Morrison has surpassed Atwood as my favorite, but I'm doing an Atwood focus next year to catch up some I've missed and The Blind Assassin is near the top of my list, so will definitely get my vote! Meantime I'll be thinking of Morrison titles to nominate someday that are less confrontational ... hmm ...


message 17: by Roman Clodia (new)

Roman Clodia | 12322 comments Mod
Kathleen wrote: "Morrison has surpassed Atwood as my favorite"

It's so hard to compare them, isn't it, as they're both wonderful but write very differently. I tend to think that Morrison's books feel like a kick in the guts and leave me an emotional wreck! Atwood doesn't leave me quite so devastated - which isn't to say she's not also an emotive writer or that Morrison isn't also a thinking and intellectual writer...


message 18: by Kathleen (new)

Kathleen | 483 comments Roman Clodia wrote: "Kathleen wrote: "Morrison has surpassed Atwood as my favorite"

It's so hard to compare them, isn't it, as they're both wonderful but write very differently. I tend to think that Morrison's books f..."


Oh yes, it is hard to compare, and I agree with your points about both of them. I should clarify Morrison just became even more beloved (no pun intended!) by me, not that I think she's better. When I read them, I often end up thinking about Atwood: she's so smart, and about Morrison, she's so wise. Lots to be appreciated about both authors!


message 19: by Sam (new)

Sam | 279 comments This discussion puts me more in the mood for Book of Lives: A Memoir of Sorts about which I am hearing good things and On Morrison by Namwali Serpell due in February.


message 20: by Roman Clodia (new)

Roman Clodia | 12322 comments Mod
I hadn't heard of the Serpell so thanks for drawing attention to it. There is an established critical literature on Morrison, as we'd expect.


message 21: by Roman Clodia (new)

Roman Clodia | 12322 comments Mod
Kathleen, yes!
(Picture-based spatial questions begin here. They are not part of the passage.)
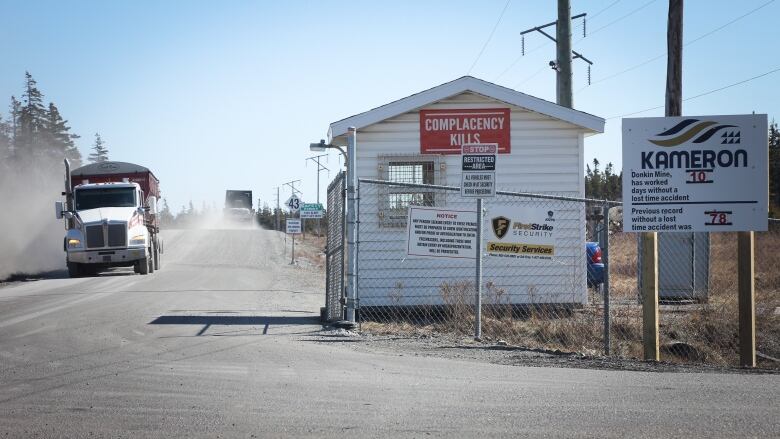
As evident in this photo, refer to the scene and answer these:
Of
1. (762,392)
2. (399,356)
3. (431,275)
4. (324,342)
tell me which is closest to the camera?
(762,392)

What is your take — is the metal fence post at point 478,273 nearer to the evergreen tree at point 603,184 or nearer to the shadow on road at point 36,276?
the shadow on road at point 36,276

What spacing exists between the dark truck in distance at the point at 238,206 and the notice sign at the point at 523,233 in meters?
61.9

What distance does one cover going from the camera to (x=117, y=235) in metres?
24.2

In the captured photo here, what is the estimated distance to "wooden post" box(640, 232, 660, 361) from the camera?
9.23 metres

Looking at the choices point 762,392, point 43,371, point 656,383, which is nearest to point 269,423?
point 43,371

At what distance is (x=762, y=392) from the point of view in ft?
21.6

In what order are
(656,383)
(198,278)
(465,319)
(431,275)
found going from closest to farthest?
(656,383) → (465,319) → (431,275) → (198,278)

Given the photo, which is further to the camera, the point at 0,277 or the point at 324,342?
the point at 0,277

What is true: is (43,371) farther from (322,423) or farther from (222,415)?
(322,423)

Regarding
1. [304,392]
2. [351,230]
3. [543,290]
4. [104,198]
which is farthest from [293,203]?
[304,392]

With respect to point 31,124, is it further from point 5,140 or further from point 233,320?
point 233,320

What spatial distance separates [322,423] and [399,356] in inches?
131

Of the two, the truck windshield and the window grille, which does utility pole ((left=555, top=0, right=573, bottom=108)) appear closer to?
the window grille

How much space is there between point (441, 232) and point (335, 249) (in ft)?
6.36
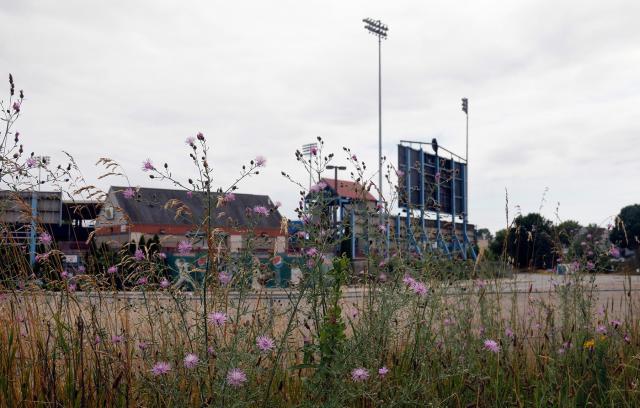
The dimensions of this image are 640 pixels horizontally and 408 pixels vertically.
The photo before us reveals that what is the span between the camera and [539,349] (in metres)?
4.19

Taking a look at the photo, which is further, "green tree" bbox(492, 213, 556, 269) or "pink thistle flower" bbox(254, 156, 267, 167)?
"green tree" bbox(492, 213, 556, 269)

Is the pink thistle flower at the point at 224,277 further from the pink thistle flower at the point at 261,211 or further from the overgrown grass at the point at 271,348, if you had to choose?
the pink thistle flower at the point at 261,211

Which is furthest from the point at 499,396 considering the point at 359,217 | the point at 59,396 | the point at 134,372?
the point at 59,396

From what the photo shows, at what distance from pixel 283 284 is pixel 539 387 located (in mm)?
1531

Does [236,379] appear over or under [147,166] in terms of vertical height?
under

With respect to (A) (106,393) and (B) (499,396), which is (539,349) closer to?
(B) (499,396)

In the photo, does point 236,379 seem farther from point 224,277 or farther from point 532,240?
point 532,240

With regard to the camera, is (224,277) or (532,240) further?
(532,240)

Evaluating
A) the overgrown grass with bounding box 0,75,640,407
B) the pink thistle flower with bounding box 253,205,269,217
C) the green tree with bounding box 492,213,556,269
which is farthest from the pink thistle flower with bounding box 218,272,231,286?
the green tree with bounding box 492,213,556,269

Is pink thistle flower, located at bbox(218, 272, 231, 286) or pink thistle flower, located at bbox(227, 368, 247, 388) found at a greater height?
pink thistle flower, located at bbox(218, 272, 231, 286)

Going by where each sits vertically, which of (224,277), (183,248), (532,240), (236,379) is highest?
(532,240)

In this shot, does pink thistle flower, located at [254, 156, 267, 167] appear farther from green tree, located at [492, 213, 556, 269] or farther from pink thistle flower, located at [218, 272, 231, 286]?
green tree, located at [492, 213, 556, 269]

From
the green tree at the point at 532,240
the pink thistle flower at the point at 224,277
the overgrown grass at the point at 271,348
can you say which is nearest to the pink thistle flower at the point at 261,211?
the overgrown grass at the point at 271,348

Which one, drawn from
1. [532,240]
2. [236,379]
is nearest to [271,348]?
[236,379]
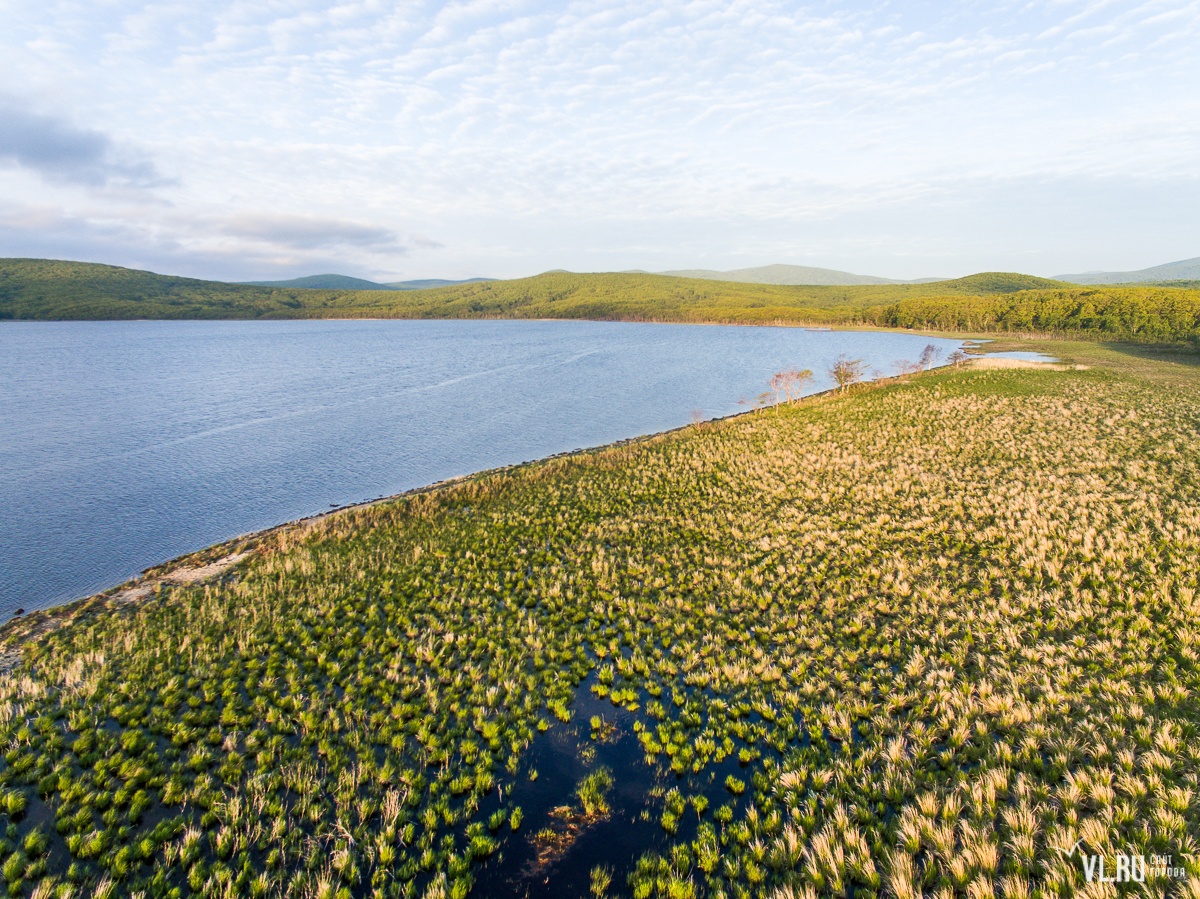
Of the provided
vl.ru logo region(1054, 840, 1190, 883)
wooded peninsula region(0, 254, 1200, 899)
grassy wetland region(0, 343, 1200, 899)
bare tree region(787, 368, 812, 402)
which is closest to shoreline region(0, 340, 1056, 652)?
wooded peninsula region(0, 254, 1200, 899)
Wise and smart is how I usually feel too after reading them - them, that is, not me!


message 22: by Nigeyb (new)

Nigeyb | 16211 comments Mod
Nominations...


Green Ink by Stephen May
The Acid Queen: The Psychedelic Life and Counterculture Rebellion of Rosemary Woodruff Leary by Susannah Cahalan
The Blind Assassin by Margaret Atwood
Monkey Grip by Helen Garner


I'll get the poll up on Friday morning UK time so about 36 hours to get your nomination in


message 23: by Nigeyb (new)

Nigeyb | 16211 comments Mod
VOTE VOTE VOTE (or change your vote)....



https://www.goodreads.com/poll/show/3...



Nominations...

Green Ink by Stephen May
The Acid Queen: The Psychedelic Life and Counterculture Rebellion of Rosemary Woodruff Leary by Susannah Cahalan
The Blind Assassin by Margaret Atwood
Monkey Grip by Helen Garner


message 24: by Cphe (new)

Cphe | 119 comments Fairly certain I saw the film Monkey Grip with Noni Hazelhurst many, many years ago.


message 25: by Susan (new)

Susan | 14345 comments Mod
There are only 4 books in the vote, Nigeyb. Woodruff Leary is missing.
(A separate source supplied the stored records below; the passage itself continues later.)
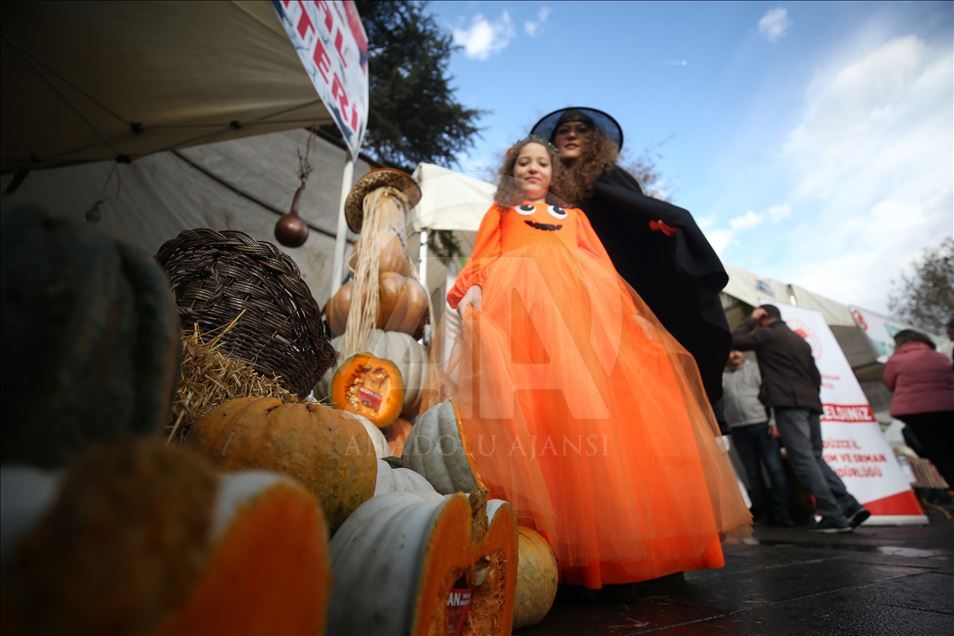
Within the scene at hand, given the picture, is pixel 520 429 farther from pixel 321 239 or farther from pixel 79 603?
pixel 321 239

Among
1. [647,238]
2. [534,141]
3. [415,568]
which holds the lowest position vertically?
[415,568]

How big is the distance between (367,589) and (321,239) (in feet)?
→ 17.0

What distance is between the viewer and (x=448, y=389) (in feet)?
5.36

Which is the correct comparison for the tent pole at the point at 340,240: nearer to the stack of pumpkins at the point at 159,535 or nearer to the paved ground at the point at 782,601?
the paved ground at the point at 782,601

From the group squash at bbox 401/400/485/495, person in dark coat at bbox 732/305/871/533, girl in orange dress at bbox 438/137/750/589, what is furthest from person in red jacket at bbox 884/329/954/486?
squash at bbox 401/400/485/495

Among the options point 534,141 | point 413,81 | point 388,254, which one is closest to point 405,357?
point 388,254

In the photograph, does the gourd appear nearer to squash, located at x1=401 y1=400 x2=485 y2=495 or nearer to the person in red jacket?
squash, located at x1=401 y1=400 x2=485 y2=495

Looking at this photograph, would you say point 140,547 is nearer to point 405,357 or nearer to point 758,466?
point 405,357

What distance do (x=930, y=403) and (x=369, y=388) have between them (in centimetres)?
429

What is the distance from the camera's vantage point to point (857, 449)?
461cm

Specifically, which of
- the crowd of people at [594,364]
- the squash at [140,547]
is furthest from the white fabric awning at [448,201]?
the squash at [140,547]

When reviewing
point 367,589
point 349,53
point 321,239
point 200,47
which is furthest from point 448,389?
point 321,239

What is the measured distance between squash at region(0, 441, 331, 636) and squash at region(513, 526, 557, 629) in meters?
0.83

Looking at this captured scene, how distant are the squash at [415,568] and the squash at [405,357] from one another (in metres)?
1.93
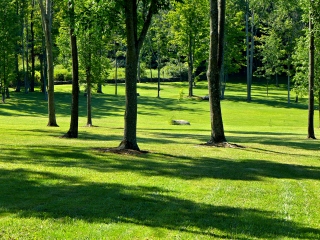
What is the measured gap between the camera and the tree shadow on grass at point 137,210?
288 inches

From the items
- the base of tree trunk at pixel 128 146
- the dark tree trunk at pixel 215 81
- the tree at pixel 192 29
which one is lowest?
the base of tree trunk at pixel 128 146

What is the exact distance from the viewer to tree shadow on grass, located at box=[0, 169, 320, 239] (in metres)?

message 26: by Nigeyb (new)

Nigeyb | 16211 comments Mod
Woodruff Leary by Susannah Cahalan is not a separate book but the end of the rather lengthy Acid Queen book title….


The Acid Queen: The Psychedelic Life and Counterculture Rebellion of Rosemary Woodruff Leary


message 27: by Nigeyb (new)

Nigeyb | 16211 comments Mod
Blind Assassin has taken an early lead


message 28: by Susan (new)

Susan | 14345 comments Mod
Oh, sorry! Don't use your phone - I will never learn!


message 29: by Nigeyb (new)

Nigeyb | 16211 comments Mod
Blind Assassin surely has an unassailable lead ☝🏼


message 30: by Sam (new)

Sam | 279 comments It is never too early to think about buddy reads. Both Acid Queen and Green Ink look as entertaing as informative and I would not mind one or both.


message 31: by Nigeyb (new)

Nigeyb | 16211 comments Mod
Susan and I are up for a Green Ink buddy read in February - please feel free to join in


The Acid Queen: The Psychedelic Life and Counterculture Rebellion of Rosemary Woodruff Leary looks good but is very expensive to buy in the UK and not available in my library service so, for now at least, I'll have to pass on that one

That said, I daresay Blaine will be up for a buddy read with you Sam. Blaine?